Ok, if the internet is not "real" life, then what is it?

Is it "in" reality? Do we interact with it? Does it interact with us, or within the ineffable, largely unseen soup of causality from which how things are/become in this world emerges? Does anything matter?

No, it isn't always about social media, or free speech, or 18-24 year olds.

An NGO I consult for runs its entire business on Google. All its documents are on Google docs, all digital assets on google drive, using google play store for their mobile app, using firebase on the backend ....

They work on children's education, and have lots of photos of children attending their workshops. My biggest fear is that Google AI will identify some photo as objectionable and shut the entire operation down in a hurry. Without recourse.

the internet is, unfortunately, real life
They pretty much are de facto public services. The town square is now digital, and the laws have failed to adapt. Just because some big corporation owns it doesn't make it different in practice. Do you really want to defend a future where you can be banned from doing anything because some random $BIGCORP's algorithm decides so on a whim?
Yes, I want that future, because their right to restrict service is the same right to restrict service that I personally have, and diminishing their rights diminishes my rights.

If you want government-run services that act as public versions of these services, advocate for that. But I don't support this particular method of socializing private businesses.

You can keep a private/public company as a company while still restricting some of its activities via laws. This is reality for every company in existence.

There's even precedence when a private company is a de-facto public space (and must follow the governments' mandates on public spaces) in the physical world; extending this to the digital world makes sense.

Or you know, you could choose to use decentralized services just like we used IRC back in the days. Dont blame the platform when the users created their own problems in the first place.
>That should absolutely not apply to Discord, Google Mail, or Amazon AWS, because those are all private companies restricting the use of their private property.

That's not some law of physics. Just a man made law that game them those "use of their private proverty" rights (or rather, rich and powerful people lobbied and bought legislation, and got them for themselves).

We can take them back. And we can also stop treating them as legal "persons" while we're at it.

>You may call them "public spaces" or "public services" but that is an abuse of the word "public".

Public in the legal sense is just what we deem public in the legal sense.

As for public in the dictionary sense, that's irrelevant here.

Besides, after offering a service used by millions, that's basically a public service (I mean in the dictionary sense: directed at a mass public) - and even legal scholars have argued that they function as a kind of public utility (and could/should be regulated as such).

If we're to take it even further, then it's also a historical fact that all countries, including the USA, have nationalized companies (made some private companies public the same way public libraries are, either entirely or in part - e.g. having the state be shareholders of large part of them). So it's not like it's some unprecedent thing.

https://thenextsystem.org/history-of-nationalization-in-the-....

This is incredibly short-sighted.

Just because a company is "private" doesn't mean they can do anything (manufacturing illegal goods, selling things that are harmful, not hire a certain category of people, etc.) We could add to the list of illegal behaviors the fact of denying service without justification and recourse.

Secondly, when those companies confiscate our accounts, they deprive us of what we had stored there (emails, messages, etc.), which should be considered stealing, even if they don't directly profit from the steal.

[Spatial reasoning dataset excerpts]
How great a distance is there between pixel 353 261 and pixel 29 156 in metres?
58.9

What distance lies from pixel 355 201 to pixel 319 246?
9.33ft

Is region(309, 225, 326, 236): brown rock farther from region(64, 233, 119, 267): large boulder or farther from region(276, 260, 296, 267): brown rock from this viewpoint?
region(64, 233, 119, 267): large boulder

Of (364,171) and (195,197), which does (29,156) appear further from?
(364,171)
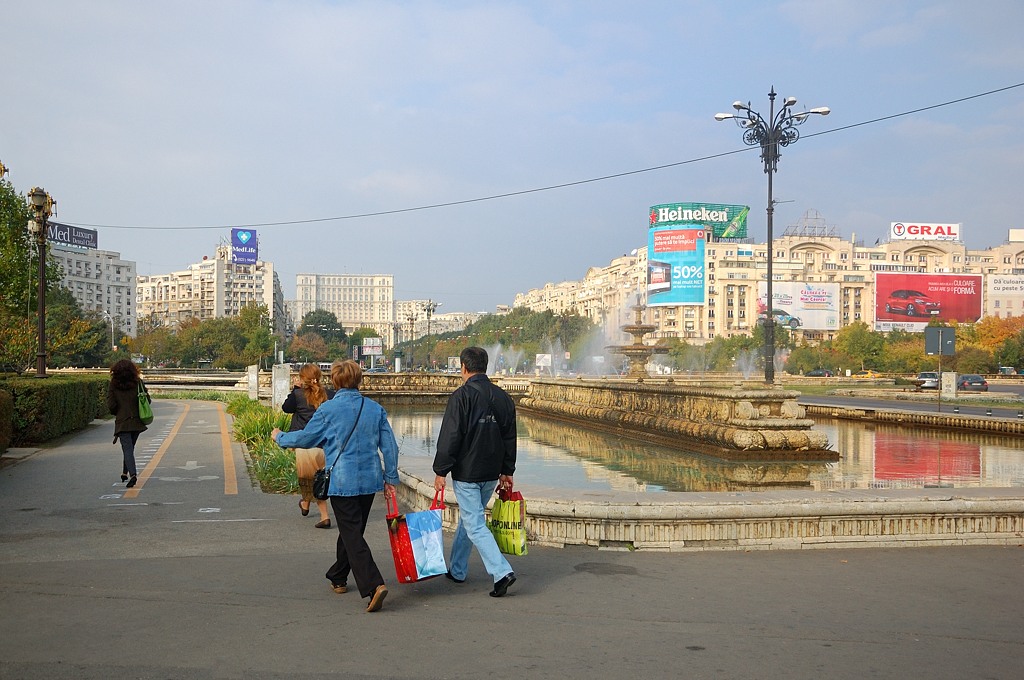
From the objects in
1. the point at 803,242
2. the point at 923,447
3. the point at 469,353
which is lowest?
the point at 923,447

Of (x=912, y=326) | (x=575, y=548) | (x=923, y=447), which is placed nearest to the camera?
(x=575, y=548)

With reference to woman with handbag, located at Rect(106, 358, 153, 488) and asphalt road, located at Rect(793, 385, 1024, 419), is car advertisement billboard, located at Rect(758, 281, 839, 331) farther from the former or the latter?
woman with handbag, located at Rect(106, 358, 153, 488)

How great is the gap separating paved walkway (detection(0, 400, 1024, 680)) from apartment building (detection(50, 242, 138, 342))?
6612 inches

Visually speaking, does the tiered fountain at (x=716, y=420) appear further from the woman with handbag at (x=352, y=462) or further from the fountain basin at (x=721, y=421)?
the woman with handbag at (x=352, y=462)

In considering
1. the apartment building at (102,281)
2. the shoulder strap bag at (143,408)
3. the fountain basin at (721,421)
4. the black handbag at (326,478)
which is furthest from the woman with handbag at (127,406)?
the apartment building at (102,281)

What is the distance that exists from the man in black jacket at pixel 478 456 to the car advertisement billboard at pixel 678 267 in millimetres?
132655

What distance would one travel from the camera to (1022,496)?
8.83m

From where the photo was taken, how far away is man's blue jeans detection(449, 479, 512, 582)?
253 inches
==
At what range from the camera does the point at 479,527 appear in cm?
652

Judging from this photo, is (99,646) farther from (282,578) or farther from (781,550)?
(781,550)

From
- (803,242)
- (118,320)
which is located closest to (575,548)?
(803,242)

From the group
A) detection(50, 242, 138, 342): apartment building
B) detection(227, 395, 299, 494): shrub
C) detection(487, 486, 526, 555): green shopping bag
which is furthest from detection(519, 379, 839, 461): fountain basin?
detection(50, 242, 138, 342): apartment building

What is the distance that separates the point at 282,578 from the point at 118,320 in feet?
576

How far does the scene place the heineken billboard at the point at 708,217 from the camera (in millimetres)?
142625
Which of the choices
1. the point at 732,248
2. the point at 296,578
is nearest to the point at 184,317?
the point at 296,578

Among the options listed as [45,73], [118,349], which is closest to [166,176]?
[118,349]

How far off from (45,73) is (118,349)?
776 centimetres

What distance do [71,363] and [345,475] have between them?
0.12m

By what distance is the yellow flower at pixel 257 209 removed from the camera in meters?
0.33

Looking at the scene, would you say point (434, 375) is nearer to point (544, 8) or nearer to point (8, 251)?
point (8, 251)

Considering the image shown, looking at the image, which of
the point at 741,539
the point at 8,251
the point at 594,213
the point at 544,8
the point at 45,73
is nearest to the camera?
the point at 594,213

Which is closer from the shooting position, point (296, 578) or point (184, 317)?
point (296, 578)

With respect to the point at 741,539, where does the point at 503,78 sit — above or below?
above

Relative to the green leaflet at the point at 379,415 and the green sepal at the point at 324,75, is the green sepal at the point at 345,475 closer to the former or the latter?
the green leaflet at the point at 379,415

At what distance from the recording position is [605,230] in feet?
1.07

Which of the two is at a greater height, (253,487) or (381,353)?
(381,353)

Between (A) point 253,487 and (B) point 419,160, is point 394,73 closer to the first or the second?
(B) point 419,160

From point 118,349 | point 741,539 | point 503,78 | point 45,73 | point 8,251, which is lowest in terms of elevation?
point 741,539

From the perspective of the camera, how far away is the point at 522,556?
---
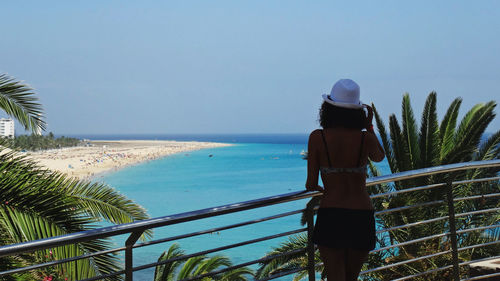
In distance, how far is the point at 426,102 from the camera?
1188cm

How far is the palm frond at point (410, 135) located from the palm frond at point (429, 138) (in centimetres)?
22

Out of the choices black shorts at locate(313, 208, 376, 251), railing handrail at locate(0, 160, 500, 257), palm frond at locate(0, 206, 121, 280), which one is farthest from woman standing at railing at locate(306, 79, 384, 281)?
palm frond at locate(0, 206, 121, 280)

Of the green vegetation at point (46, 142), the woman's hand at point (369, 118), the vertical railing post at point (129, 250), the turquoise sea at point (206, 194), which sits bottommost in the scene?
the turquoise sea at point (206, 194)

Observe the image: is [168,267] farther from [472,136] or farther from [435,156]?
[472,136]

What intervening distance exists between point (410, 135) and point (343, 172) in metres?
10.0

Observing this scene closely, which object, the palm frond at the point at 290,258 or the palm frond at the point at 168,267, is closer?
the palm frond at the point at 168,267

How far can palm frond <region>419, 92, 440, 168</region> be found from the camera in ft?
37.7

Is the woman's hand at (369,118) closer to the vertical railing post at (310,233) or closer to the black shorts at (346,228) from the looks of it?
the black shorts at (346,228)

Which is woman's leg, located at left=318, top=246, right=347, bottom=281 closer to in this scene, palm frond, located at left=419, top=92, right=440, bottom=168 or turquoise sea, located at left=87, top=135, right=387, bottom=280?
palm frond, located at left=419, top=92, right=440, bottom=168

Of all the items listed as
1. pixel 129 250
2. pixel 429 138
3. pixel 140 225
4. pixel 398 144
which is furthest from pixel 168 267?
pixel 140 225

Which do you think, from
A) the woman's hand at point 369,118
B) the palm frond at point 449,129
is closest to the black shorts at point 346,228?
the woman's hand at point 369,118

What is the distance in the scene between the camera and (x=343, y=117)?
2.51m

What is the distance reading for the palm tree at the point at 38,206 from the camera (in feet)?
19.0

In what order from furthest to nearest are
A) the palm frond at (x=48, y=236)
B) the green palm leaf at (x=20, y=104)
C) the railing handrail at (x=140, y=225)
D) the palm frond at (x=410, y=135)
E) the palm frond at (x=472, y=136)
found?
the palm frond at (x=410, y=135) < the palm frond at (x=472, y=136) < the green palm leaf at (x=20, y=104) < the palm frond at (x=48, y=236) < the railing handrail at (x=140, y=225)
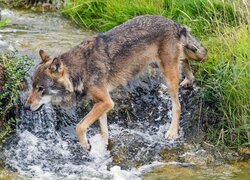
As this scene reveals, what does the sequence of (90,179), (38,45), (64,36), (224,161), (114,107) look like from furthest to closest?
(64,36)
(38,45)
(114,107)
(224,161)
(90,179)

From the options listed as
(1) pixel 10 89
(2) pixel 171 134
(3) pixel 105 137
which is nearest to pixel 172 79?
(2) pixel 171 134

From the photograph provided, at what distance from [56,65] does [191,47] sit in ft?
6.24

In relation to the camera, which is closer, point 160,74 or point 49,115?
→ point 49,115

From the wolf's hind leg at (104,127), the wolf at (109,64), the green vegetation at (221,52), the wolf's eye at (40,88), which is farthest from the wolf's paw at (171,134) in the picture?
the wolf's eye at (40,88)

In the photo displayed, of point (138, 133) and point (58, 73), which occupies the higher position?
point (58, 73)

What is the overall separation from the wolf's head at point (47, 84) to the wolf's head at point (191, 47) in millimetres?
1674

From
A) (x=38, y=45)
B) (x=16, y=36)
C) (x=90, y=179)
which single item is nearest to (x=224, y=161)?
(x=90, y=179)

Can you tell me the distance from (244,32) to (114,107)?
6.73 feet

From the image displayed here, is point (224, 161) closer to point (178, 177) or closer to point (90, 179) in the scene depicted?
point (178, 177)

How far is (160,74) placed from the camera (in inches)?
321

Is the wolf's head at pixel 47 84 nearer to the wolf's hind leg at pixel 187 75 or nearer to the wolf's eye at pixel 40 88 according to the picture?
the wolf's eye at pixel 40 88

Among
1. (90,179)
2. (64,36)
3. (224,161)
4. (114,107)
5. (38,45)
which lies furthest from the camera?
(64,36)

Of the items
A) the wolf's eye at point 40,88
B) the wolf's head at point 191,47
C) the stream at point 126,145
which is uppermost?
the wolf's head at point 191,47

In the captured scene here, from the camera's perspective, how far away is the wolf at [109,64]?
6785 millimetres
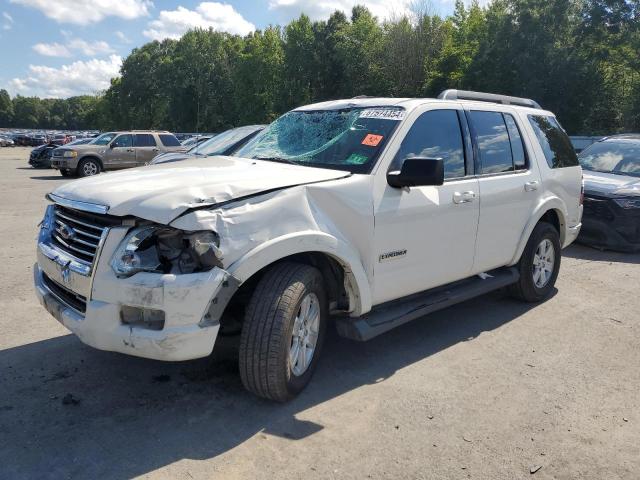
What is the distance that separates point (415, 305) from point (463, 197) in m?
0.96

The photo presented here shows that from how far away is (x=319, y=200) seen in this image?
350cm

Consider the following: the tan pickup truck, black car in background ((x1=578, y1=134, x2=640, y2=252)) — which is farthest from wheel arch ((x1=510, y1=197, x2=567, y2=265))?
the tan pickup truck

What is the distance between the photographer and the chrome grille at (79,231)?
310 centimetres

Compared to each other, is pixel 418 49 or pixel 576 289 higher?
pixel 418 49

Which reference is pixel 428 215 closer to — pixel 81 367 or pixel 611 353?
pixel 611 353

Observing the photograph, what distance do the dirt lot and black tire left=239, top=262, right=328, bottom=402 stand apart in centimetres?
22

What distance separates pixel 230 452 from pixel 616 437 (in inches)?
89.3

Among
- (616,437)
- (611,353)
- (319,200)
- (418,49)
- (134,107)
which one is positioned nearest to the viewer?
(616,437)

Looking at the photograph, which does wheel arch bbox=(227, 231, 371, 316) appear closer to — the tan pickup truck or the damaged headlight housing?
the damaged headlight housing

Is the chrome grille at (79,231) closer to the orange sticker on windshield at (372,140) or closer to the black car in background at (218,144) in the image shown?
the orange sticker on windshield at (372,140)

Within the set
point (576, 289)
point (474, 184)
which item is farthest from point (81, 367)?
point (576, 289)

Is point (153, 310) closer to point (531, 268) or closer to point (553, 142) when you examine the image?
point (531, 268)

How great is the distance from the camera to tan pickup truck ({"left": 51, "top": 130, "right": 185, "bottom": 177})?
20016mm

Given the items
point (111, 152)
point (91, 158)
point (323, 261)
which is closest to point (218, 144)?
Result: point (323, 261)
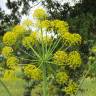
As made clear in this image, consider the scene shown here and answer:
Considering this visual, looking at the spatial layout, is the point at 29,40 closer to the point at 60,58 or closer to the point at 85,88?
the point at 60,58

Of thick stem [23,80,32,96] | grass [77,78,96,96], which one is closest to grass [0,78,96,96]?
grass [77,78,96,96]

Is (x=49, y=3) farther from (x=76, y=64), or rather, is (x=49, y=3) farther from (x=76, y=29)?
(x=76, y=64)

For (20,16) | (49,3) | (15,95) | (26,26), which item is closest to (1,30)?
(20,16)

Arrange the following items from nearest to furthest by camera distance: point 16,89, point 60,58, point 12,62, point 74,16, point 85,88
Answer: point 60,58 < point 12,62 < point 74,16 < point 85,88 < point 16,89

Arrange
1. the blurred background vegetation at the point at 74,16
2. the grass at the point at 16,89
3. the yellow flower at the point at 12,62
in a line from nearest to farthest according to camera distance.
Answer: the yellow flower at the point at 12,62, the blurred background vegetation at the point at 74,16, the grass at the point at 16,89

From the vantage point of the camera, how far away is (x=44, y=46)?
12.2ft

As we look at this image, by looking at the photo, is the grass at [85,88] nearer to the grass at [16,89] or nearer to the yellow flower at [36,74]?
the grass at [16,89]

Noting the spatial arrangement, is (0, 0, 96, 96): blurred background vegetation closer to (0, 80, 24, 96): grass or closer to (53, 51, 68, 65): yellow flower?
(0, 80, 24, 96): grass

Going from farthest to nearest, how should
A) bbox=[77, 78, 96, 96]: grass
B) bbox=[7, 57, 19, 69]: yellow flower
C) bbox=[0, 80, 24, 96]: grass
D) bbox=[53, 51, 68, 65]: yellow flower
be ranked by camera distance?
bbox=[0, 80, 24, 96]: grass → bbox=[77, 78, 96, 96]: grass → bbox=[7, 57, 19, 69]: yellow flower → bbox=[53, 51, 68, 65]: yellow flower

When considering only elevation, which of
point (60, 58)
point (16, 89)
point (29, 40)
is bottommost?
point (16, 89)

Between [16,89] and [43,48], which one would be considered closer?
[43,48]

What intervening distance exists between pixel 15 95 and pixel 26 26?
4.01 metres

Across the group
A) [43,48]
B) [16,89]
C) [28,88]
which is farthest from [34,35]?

Exercise goal: Edit the thread on internet platforms from "Or you know, you" to "we're at it.", inclusive, so that "federated" replaces "decentralized". The records come from a separate source.

Exercise response:
Or you know, you could choose to use federated services just like we used IRC back in the days. Dont blame the platform when the users created their own problems in the first place.
>That should absolutely not apply to Discord, Google Mail, or Amazon AWS, because those are all private companies restricting the use of their private property.

That's not some law of physics. Just a man made law that game them those "use of their private proverty" rights (or rather, rich and powerful people lobbied and bought legislation, and got them for themselves).

We can take them back. And we can also stop treating them as legal "persons" while we're at it.